A magnetic field increases from 0 to 0.09 T in 3.0 s. How many turns of wire are needed in a circular coil 20 cm in diameter to produce an induced emf of 7.5 V? Please help soon.

dB/dt=.09/3

E=n*area*dB/dt

To solve this problem, you can use Faraday's law of electromagnetic induction, which states that the induced electromotive force (emf) in a coil is equal to the rate of change of magnetic flux through the coil.

First, let's determine the change in magnetic flux. The magnetic flux through a coil is given by the formula:

Φ = B * A * N,

where Φ is the magnetic flux, B is the magnetic field, A is the area of the coil, and N is the number of turns of wire.

Given that the magnetic field increases from 0 to 0.09 T, and the coil has a diameter of 20 cm (or a radius of 10 cm), we can calculate the change in magnetic flux as follows:

ΔΦ = B_final * A - B_initial * A,

where B_final is the final magnetic field, B_initial is the initial magnetic field (which is 0 in this case), and A is the area of the coil.
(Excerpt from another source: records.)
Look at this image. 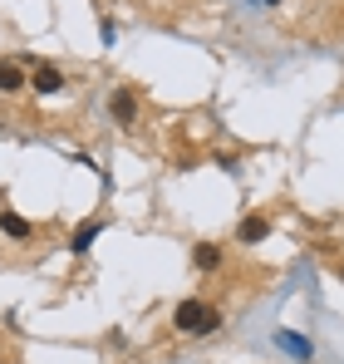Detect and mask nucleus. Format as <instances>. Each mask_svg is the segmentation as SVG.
Segmentation results:
<instances>
[{"instance_id": "obj_1", "label": "nucleus", "mask_w": 344, "mask_h": 364, "mask_svg": "<svg viewBox=\"0 0 344 364\" xmlns=\"http://www.w3.org/2000/svg\"><path fill=\"white\" fill-rule=\"evenodd\" d=\"M172 325L182 335H212L222 325V310L212 301H202V296H187V301H177V310H172Z\"/></svg>"}, {"instance_id": "obj_2", "label": "nucleus", "mask_w": 344, "mask_h": 364, "mask_svg": "<svg viewBox=\"0 0 344 364\" xmlns=\"http://www.w3.org/2000/svg\"><path fill=\"white\" fill-rule=\"evenodd\" d=\"M109 114H114L118 128H133V123H138V94H133V89H114Z\"/></svg>"}, {"instance_id": "obj_3", "label": "nucleus", "mask_w": 344, "mask_h": 364, "mask_svg": "<svg viewBox=\"0 0 344 364\" xmlns=\"http://www.w3.org/2000/svg\"><path fill=\"white\" fill-rule=\"evenodd\" d=\"M99 232H104V217H89V222H79V227H74V237H69V251H79V256H84L89 246L99 242Z\"/></svg>"}, {"instance_id": "obj_4", "label": "nucleus", "mask_w": 344, "mask_h": 364, "mask_svg": "<svg viewBox=\"0 0 344 364\" xmlns=\"http://www.w3.org/2000/svg\"><path fill=\"white\" fill-rule=\"evenodd\" d=\"M20 89H30L25 69H20L15 60H0V94H20Z\"/></svg>"}, {"instance_id": "obj_5", "label": "nucleus", "mask_w": 344, "mask_h": 364, "mask_svg": "<svg viewBox=\"0 0 344 364\" xmlns=\"http://www.w3.org/2000/svg\"><path fill=\"white\" fill-rule=\"evenodd\" d=\"M30 89H35V94H59V89H64V74H59L55 64H40L35 79H30Z\"/></svg>"}, {"instance_id": "obj_6", "label": "nucleus", "mask_w": 344, "mask_h": 364, "mask_svg": "<svg viewBox=\"0 0 344 364\" xmlns=\"http://www.w3.org/2000/svg\"><path fill=\"white\" fill-rule=\"evenodd\" d=\"M266 237H271V222H266V217H246V222L236 227V242H246V246L266 242Z\"/></svg>"}, {"instance_id": "obj_7", "label": "nucleus", "mask_w": 344, "mask_h": 364, "mask_svg": "<svg viewBox=\"0 0 344 364\" xmlns=\"http://www.w3.org/2000/svg\"><path fill=\"white\" fill-rule=\"evenodd\" d=\"M0 232H5V237H15V242H30V232H35V227H30L20 212H0Z\"/></svg>"}, {"instance_id": "obj_8", "label": "nucleus", "mask_w": 344, "mask_h": 364, "mask_svg": "<svg viewBox=\"0 0 344 364\" xmlns=\"http://www.w3.org/2000/svg\"><path fill=\"white\" fill-rule=\"evenodd\" d=\"M192 261H197V271H217V266H222V246L202 242L197 251H192Z\"/></svg>"}, {"instance_id": "obj_9", "label": "nucleus", "mask_w": 344, "mask_h": 364, "mask_svg": "<svg viewBox=\"0 0 344 364\" xmlns=\"http://www.w3.org/2000/svg\"><path fill=\"white\" fill-rule=\"evenodd\" d=\"M276 345H281V350H290V355H300V360H310V340H305V335L281 330V335H276Z\"/></svg>"}, {"instance_id": "obj_10", "label": "nucleus", "mask_w": 344, "mask_h": 364, "mask_svg": "<svg viewBox=\"0 0 344 364\" xmlns=\"http://www.w3.org/2000/svg\"><path fill=\"white\" fill-rule=\"evenodd\" d=\"M266 5H276V0H266Z\"/></svg>"}]
</instances>
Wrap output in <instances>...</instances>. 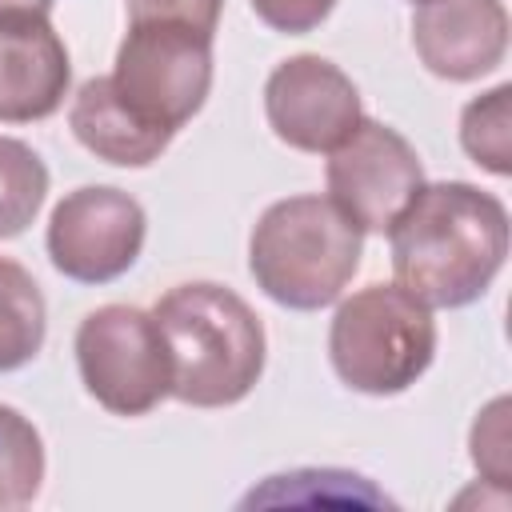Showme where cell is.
I'll use <instances>...</instances> for the list:
<instances>
[{"instance_id": "17", "label": "cell", "mask_w": 512, "mask_h": 512, "mask_svg": "<svg viewBox=\"0 0 512 512\" xmlns=\"http://www.w3.org/2000/svg\"><path fill=\"white\" fill-rule=\"evenodd\" d=\"M472 464L492 484H508V400L496 396L472 424Z\"/></svg>"}, {"instance_id": "11", "label": "cell", "mask_w": 512, "mask_h": 512, "mask_svg": "<svg viewBox=\"0 0 512 512\" xmlns=\"http://www.w3.org/2000/svg\"><path fill=\"white\" fill-rule=\"evenodd\" d=\"M72 64L48 20L0 24V120L28 124L52 116L68 96Z\"/></svg>"}, {"instance_id": "1", "label": "cell", "mask_w": 512, "mask_h": 512, "mask_svg": "<svg viewBox=\"0 0 512 512\" xmlns=\"http://www.w3.org/2000/svg\"><path fill=\"white\" fill-rule=\"evenodd\" d=\"M396 284L428 308H464L488 292L508 256V208L468 184H424L388 228Z\"/></svg>"}, {"instance_id": "19", "label": "cell", "mask_w": 512, "mask_h": 512, "mask_svg": "<svg viewBox=\"0 0 512 512\" xmlns=\"http://www.w3.org/2000/svg\"><path fill=\"white\" fill-rule=\"evenodd\" d=\"M332 8H336V0H252V12L272 32H284V36H304V32L320 28Z\"/></svg>"}, {"instance_id": "13", "label": "cell", "mask_w": 512, "mask_h": 512, "mask_svg": "<svg viewBox=\"0 0 512 512\" xmlns=\"http://www.w3.org/2000/svg\"><path fill=\"white\" fill-rule=\"evenodd\" d=\"M48 308L32 272L0 256V372H16L44 348Z\"/></svg>"}, {"instance_id": "16", "label": "cell", "mask_w": 512, "mask_h": 512, "mask_svg": "<svg viewBox=\"0 0 512 512\" xmlns=\"http://www.w3.org/2000/svg\"><path fill=\"white\" fill-rule=\"evenodd\" d=\"M460 144L492 176L512 172V84H496L492 92L464 104Z\"/></svg>"}, {"instance_id": "8", "label": "cell", "mask_w": 512, "mask_h": 512, "mask_svg": "<svg viewBox=\"0 0 512 512\" xmlns=\"http://www.w3.org/2000/svg\"><path fill=\"white\" fill-rule=\"evenodd\" d=\"M328 200L360 228L388 232L392 220L424 188V164L416 148L380 120H360L328 152Z\"/></svg>"}, {"instance_id": "3", "label": "cell", "mask_w": 512, "mask_h": 512, "mask_svg": "<svg viewBox=\"0 0 512 512\" xmlns=\"http://www.w3.org/2000/svg\"><path fill=\"white\" fill-rule=\"evenodd\" d=\"M364 256V232L328 196H284L264 208L248 240L256 288L292 312L340 300Z\"/></svg>"}, {"instance_id": "15", "label": "cell", "mask_w": 512, "mask_h": 512, "mask_svg": "<svg viewBox=\"0 0 512 512\" xmlns=\"http://www.w3.org/2000/svg\"><path fill=\"white\" fill-rule=\"evenodd\" d=\"M48 196L44 160L16 136H0V240L20 236Z\"/></svg>"}, {"instance_id": "7", "label": "cell", "mask_w": 512, "mask_h": 512, "mask_svg": "<svg viewBox=\"0 0 512 512\" xmlns=\"http://www.w3.org/2000/svg\"><path fill=\"white\" fill-rule=\"evenodd\" d=\"M144 236L148 216L136 196L112 184H84L48 216V260L76 284H112L136 264Z\"/></svg>"}, {"instance_id": "10", "label": "cell", "mask_w": 512, "mask_h": 512, "mask_svg": "<svg viewBox=\"0 0 512 512\" xmlns=\"http://www.w3.org/2000/svg\"><path fill=\"white\" fill-rule=\"evenodd\" d=\"M412 48L440 80H476L508 52L504 0H424L412 16Z\"/></svg>"}, {"instance_id": "20", "label": "cell", "mask_w": 512, "mask_h": 512, "mask_svg": "<svg viewBox=\"0 0 512 512\" xmlns=\"http://www.w3.org/2000/svg\"><path fill=\"white\" fill-rule=\"evenodd\" d=\"M56 0H0V24H16V20H48Z\"/></svg>"}, {"instance_id": "5", "label": "cell", "mask_w": 512, "mask_h": 512, "mask_svg": "<svg viewBox=\"0 0 512 512\" xmlns=\"http://www.w3.org/2000/svg\"><path fill=\"white\" fill-rule=\"evenodd\" d=\"M76 368L88 396L112 416H144L172 388V360L152 312L104 304L76 328Z\"/></svg>"}, {"instance_id": "14", "label": "cell", "mask_w": 512, "mask_h": 512, "mask_svg": "<svg viewBox=\"0 0 512 512\" xmlns=\"http://www.w3.org/2000/svg\"><path fill=\"white\" fill-rule=\"evenodd\" d=\"M44 484V440L36 424L0 404V512L28 508Z\"/></svg>"}, {"instance_id": "9", "label": "cell", "mask_w": 512, "mask_h": 512, "mask_svg": "<svg viewBox=\"0 0 512 512\" xmlns=\"http://www.w3.org/2000/svg\"><path fill=\"white\" fill-rule=\"evenodd\" d=\"M264 116L268 128L300 152H332L364 120L352 76L316 52L288 56L272 68L264 84Z\"/></svg>"}, {"instance_id": "4", "label": "cell", "mask_w": 512, "mask_h": 512, "mask_svg": "<svg viewBox=\"0 0 512 512\" xmlns=\"http://www.w3.org/2000/svg\"><path fill=\"white\" fill-rule=\"evenodd\" d=\"M432 356V308L400 284H368L352 292L332 316L328 360L352 392L400 396L428 372Z\"/></svg>"}, {"instance_id": "2", "label": "cell", "mask_w": 512, "mask_h": 512, "mask_svg": "<svg viewBox=\"0 0 512 512\" xmlns=\"http://www.w3.org/2000/svg\"><path fill=\"white\" fill-rule=\"evenodd\" d=\"M180 404L228 408L240 404L264 372V324L244 296L224 284L192 280L168 288L152 308Z\"/></svg>"}, {"instance_id": "12", "label": "cell", "mask_w": 512, "mask_h": 512, "mask_svg": "<svg viewBox=\"0 0 512 512\" xmlns=\"http://www.w3.org/2000/svg\"><path fill=\"white\" fill-rule=\"evenodd\" d=\"M68 128L92 156L120 164V168H144L160 160V152L172 144V132L144 120L116 92L112 76H92L80 84L68 108Z\"/></svg>"}, {"instance_id": "21", "label": "cell", "mask_w": 512, "mask_h": 512, "mask_svg": "<svg viewBox=\"0 0 512 512\" xmlns=\"http://www.w3.org/2000/svg\"><path fill=\"white\" fill-rule=\"evenodd\" d=\"M412 4H424V0H412Z\"/></svg>"}, {"instance_id": "6", "label": "cell", "mask_w": 512, "mask_h": 512, "mask_svg": "<svg viewBox=\"0 0 512 512\" xmlns=\"http://www.w3.org/2000/svg\"><path fill=\"white\" fill-rule=\"evenodd\" d=\"M116 92L156 128H184L212 88V36L172 20H140L116 48Z\"/></svg>"}, {"instance_id": "18", "label": "cell", "mask_w": 512, "mask_h": 512, "mask_svg": "<svg viewBox=\"0 0 512 512\" xmlns=\"http://www.w3.org/2000/svg\"><path fill=\"white\" fill-rule=\"evenodd\" d=\"M128 4V20H172V24H188L200 32H216L220 20V4L224 0H124Z\"/></svg>"}]
</instances>
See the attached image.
Substituting the given values:

ΔΦ = 0.09 T * π * (0.1 m)^2 - 0 T * π * (0.1 m)^2.

Simplifying the equation:

ΔΦ = 0.09 T * π * 0.01 m^2.

Next, we need to calculate the induced emf using Faraday's law, which states that the induced emf is equal to the rate of change of magnetic flux:

emf = -dΦ/dt,

where emf is the induced emf, and dt is the change in time.

Given that the induced emf is 7.5 V, and the change in time is 3.0 s, we can equate the induced emf to the rate of change of magnetic flux:

7.5 V = -ΔΦ / dt.

Rearranging the equation to solve for ΔΦ:

ΔΦ = -7.5 V * dt.

Substituting the given value for dt:

ΔΦ = -7.5 V * 3.0 s.

Finally, we can equate the two expressions for ΔΦ and solve for the number of turns N:

0.09 T * π * 0.01 m^2 = -7.5 V * 3.0 s * N.

Simplifying the equation:

N = (0.09 T * π * 0.01 m^2) / (-7.5 V * 3.0 s).

Calculating the equation:

N ≈ 0.012095 turns.

Therefore, approximately 0.012095 turns of wire are needed in a circular coil 20 cm in diameter to produce an induced emf of 7.5 V.